◆ TO-DO ITEM
Continue the forum thread about adding audio recordings for every language on Tatoeba, starting right after its last sentence.

I would like to start an initiative to have at least one audio recording
in every language on Tatoeba. At the moment there are sentences
for 359 languages but only 29 languages do have audio recordings!
Languages like Italien ranking 3rd in the sentence list with over 3/4 of
a million sentences do not even have one single little phrase recorded -
that’s a shame...
So I do have two questions:
1. What would be a perfect everyday sentence to have in every language,
not biased (Bible phrase etc.), not too short but also not an entire paragraph,
just a little glimpse to get a nice idea of how the language sounds in an
2. How can I go about it to encourage as many people as possible to send me
their contributions which I would happily volunteer for to cut, edit and prepare,
for handing them over to CK for the Tatoeba audio database?
Is there - beside the Wall - some kind of Newsletter etc. that reaches a bigger
number of contributors without having to assemble a list of users of different
languages myself and contacting them via private messages etc.?
I’d really like to have the audio portion of Tatoeba catch up a little bit with the
text module and shine a little more - in quality and quantity ;-)
Hoping for your input, thanks!
It's currently not easy to record audio for Tatoeba, and the currently-existing guidelines discourage people from doing so unless they have Windows and can use CK's program. Among other things this runs contrary to FOSS and free-content philosophy.

◆ RAW DATA
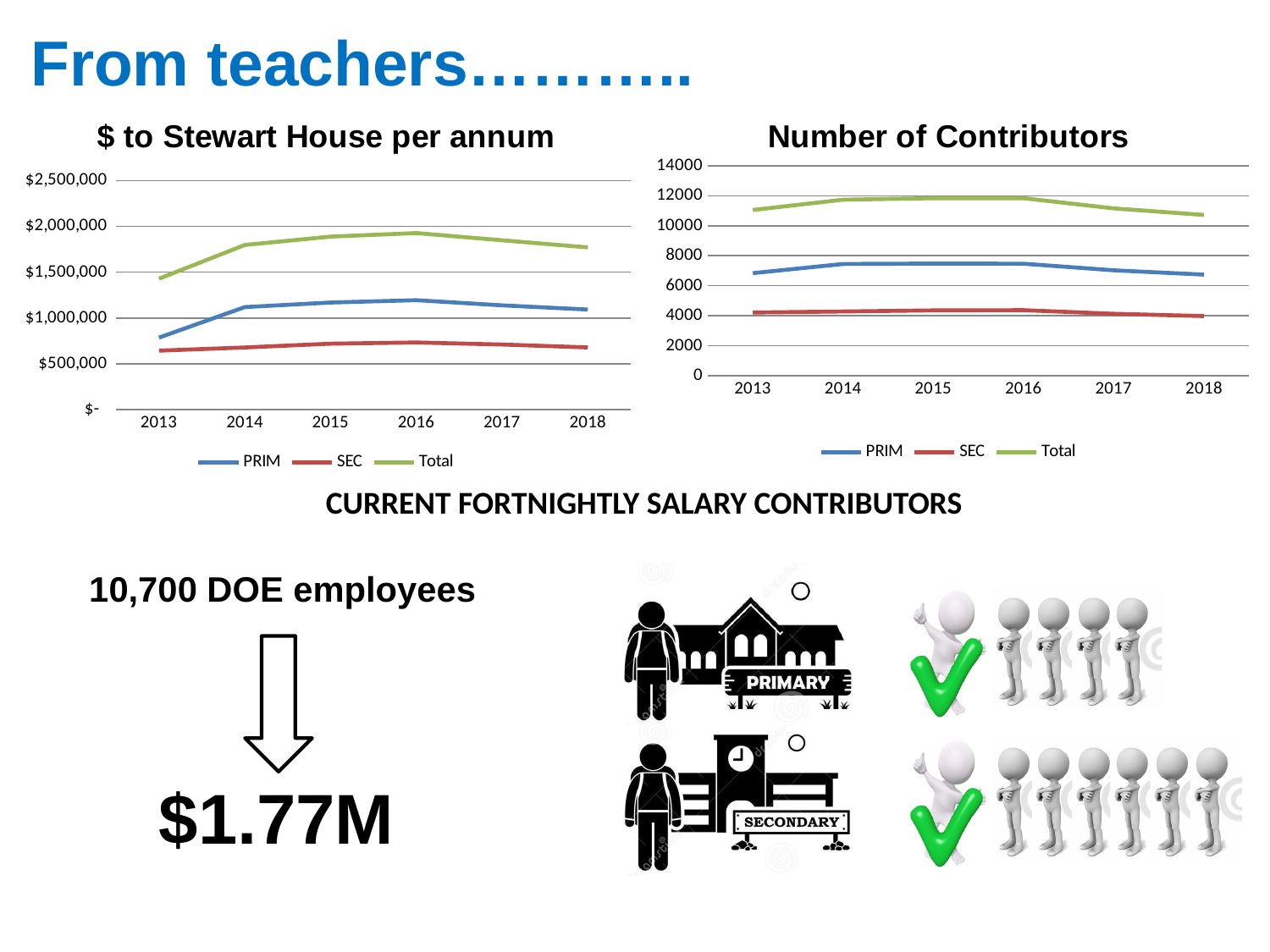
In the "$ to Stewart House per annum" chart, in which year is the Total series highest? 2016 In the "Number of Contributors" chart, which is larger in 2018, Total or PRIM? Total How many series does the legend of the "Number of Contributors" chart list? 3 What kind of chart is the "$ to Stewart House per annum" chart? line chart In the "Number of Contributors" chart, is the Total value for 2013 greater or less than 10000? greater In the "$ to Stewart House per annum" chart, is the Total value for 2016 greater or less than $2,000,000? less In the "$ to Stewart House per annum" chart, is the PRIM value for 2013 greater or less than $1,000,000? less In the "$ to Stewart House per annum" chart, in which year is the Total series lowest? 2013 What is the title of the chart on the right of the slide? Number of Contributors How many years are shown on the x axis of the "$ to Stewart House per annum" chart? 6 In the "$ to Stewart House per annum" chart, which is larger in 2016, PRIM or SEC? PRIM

◆ EXPECTED ANSWER
Also, existing guidelines require people to be native speakers, which doesn't make sense for languages like Brithenig or Latin or even Esperanto, which despite its relatively high number of native speakers for a constructed language, does not have the sort of native speaker pool that most non-constructed languages have.
But the guidelines do only exist because it would be impossible to cut and edit thousands and thousands of recordings in post production.
However, almost everyone who has a computer, phone or tablet is perfectly able to record one ‚pre-cooked‘ sentence without having to use Shtooka or without needing a pre-formatted list supplied by CK in order to match the input format for Shtooka lists.
And as I said already, I would volunteer to cut, edit and format these 359 contributions for Tatoeba. So it would take literally only a few seconds for somebody to record this phrase.
> Among other things this runs contrary to FOSS and free-content philosophy.
Sorry, don‘t know what you mean by that!
> Native speakers
I think it doesn’t need much imagination to accept that there is a handful of ‚constructed’ and ‚dead’ languages out there that will have samples spoken by a living creature applied, even non-native ;-)
What are we talking about, five languages, or ten...?
And a pool of 359 samples of one generic poster sentence could easily be maintained if e.g. a rare language is spoken by a non-native and later on replaced by another sample if someone finds the contribution inappropriate.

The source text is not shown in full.